Viet Nam

Viet Nam

Infrastructure procurement: Infrastructure investments have been a major engine of growth in Viet Nam, with investments in transport, energy, telecommunications, water, and sanitation amounting to 9-10% of GDP in recent years, a high level by international standards. However, infrastructure deficiencies still pose major constraints on further social and economic development growth in Viet Nam.

Both state budget and Official Development Assistance (ODA) are major sources of funding for infrastructure investment, however they might not be sufficient for reducing the persistent infrastructure gap identified in the country’s Socio-Economic Development Plan (SEDP). As the Vietnamese government’s resources appear insufficient to plugging this gap, PPPs are increasingly recognized as an alternative means to funding infrastructure projects. Hence “encouraging and creating favourable conditions for private investments into infrastructure” is featured as an objective in the Master Plan on Economic Restructuring for the 2013-20 period. PPP projects are explicitly encouraged in the transport, water, waste and power sectors.

PPP projects: Whilst the majority of PPP contracts used Build-Operate-Transfer (BOT) structures, other forms of concession exist, including Build-Transfer-Operate (BTO) and Build-Own-Operate (BOO) contracts. The Government recently released a list of national projects calling for foreign investment, which might be seen as a promising start to developing a pipeline of viable projects.

Overview of Public Interventions
Subsidies & Guarantees
Infrastructure Tax Incentives The Government provides tax incentives for PPP projects such as:

• Exemption from certain import and export duties
• Reduction and exemption from corporate income taxes for profits reinvested in certain sectors in Viet Nam
• Accelerated depreciation of fixed assets for projects in certain sectors and geographic areas
• Concessional 10% tax rate for the project duration
• Exemption or reduction of land use rights or land rent
• Preferential tax rates for PPP projects using the BOT, BTO and BT structure in industrial and export processing zones
• Losses could be carried forward up to 5 years
For more information, see: Law on Investment and Decree 15.
Revenue guarantees The government could provide minimum revenue guarantee but Decree 15 does not refer to minimum revenue guarantees.
Guarantees covering political risks The 2014 Investment Law and Decree 15 (2015) enable State Agency to provide guarantees on behalf of the Government on the provision of raw materials, the sale of products and services, and other contractual obligations to the project sponsors.

The Government may provide also the following guarantees:

• Currency conversion guarantee
• Exchange rate guarantee
• Guarantee against nationalisation and confiscation (Law of Investment)

## Given data

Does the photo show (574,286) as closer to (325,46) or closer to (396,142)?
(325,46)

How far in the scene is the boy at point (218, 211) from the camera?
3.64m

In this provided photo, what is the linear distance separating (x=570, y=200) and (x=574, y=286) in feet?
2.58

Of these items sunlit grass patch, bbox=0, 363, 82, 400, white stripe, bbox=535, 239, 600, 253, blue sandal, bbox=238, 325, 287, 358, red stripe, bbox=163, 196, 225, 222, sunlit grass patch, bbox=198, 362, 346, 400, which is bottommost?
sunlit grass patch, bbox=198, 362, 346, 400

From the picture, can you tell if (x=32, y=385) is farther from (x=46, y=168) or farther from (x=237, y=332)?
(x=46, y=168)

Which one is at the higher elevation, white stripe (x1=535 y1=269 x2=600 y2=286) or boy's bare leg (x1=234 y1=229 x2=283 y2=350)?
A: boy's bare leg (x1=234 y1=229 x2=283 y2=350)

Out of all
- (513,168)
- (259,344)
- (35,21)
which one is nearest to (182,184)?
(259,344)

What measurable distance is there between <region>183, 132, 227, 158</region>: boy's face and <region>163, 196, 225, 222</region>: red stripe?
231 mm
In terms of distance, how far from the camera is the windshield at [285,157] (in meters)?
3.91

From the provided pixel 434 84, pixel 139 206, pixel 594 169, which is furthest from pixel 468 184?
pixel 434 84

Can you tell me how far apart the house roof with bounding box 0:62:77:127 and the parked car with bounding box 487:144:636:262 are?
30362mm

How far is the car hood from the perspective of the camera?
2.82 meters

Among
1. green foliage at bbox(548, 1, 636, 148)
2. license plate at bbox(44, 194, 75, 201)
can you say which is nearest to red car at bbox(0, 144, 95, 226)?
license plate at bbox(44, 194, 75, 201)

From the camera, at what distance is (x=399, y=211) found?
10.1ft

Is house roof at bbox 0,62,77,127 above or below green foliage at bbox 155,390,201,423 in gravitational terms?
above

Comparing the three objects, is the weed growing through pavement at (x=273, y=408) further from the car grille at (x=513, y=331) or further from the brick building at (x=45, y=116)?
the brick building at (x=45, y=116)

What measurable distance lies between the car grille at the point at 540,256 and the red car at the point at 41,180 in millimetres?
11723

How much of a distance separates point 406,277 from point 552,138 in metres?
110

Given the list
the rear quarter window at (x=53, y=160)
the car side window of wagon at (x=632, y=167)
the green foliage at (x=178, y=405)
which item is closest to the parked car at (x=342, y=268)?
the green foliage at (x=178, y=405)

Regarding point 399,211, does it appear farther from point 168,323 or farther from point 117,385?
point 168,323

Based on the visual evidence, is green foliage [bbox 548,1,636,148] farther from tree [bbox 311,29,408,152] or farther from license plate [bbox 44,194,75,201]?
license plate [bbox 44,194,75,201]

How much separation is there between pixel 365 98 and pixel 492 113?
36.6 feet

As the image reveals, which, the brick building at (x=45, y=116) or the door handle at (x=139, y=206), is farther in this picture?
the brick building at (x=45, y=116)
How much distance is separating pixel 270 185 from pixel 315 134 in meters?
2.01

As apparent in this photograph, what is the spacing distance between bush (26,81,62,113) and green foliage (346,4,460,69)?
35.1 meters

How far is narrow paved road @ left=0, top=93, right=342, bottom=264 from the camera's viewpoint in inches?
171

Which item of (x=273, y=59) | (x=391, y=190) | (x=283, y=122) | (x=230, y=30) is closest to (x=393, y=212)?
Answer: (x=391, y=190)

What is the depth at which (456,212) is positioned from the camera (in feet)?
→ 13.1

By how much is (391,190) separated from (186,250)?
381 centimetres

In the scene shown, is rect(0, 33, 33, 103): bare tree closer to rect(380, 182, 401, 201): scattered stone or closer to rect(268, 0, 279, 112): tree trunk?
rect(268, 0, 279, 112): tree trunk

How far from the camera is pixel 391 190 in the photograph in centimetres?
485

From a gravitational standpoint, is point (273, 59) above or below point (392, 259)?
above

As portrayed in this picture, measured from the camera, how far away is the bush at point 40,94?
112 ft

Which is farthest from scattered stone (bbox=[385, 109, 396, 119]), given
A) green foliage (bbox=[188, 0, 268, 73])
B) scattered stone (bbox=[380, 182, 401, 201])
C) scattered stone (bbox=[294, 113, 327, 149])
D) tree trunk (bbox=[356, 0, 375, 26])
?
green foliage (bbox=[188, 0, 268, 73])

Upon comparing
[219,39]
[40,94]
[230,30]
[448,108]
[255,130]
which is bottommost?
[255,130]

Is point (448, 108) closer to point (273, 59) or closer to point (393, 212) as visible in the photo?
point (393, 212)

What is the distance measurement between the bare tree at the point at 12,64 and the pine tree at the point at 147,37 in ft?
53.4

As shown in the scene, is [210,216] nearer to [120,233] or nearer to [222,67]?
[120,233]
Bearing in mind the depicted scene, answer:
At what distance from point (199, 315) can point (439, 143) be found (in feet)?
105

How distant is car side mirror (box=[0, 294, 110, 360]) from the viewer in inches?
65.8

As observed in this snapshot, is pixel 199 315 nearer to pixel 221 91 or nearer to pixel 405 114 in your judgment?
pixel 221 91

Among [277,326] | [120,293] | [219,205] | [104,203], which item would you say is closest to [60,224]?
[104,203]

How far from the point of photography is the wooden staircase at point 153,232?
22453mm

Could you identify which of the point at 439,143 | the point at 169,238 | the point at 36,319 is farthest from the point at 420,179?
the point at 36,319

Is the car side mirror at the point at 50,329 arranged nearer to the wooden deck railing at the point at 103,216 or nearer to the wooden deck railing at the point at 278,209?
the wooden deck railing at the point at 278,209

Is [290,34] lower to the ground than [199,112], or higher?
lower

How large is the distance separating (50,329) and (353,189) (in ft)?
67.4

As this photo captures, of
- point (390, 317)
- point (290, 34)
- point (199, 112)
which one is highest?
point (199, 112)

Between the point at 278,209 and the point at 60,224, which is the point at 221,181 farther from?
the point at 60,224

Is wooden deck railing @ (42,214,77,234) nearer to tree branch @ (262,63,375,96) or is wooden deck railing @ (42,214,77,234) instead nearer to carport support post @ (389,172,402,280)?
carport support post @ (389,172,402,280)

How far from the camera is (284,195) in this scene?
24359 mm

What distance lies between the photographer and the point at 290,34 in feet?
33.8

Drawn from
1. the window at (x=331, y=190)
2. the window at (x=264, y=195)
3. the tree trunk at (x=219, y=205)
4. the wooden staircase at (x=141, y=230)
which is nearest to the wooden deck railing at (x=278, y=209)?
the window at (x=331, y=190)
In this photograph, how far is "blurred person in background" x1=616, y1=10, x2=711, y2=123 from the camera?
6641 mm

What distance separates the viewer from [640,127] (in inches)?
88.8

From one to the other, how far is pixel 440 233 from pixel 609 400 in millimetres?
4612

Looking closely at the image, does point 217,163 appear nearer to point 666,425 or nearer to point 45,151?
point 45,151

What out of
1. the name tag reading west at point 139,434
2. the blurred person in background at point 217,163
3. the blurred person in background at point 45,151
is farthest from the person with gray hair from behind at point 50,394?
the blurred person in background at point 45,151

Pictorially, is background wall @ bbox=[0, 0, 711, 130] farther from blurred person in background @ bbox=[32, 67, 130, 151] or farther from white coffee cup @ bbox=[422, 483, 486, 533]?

## Exercise brief
In the Viet Nam infrastructure text, what share of GDP have investments in transport, energy, telecommunications, water, and sanitation reached in recent years?

## Exercise answer
They have amounted to 9-10% of GDP.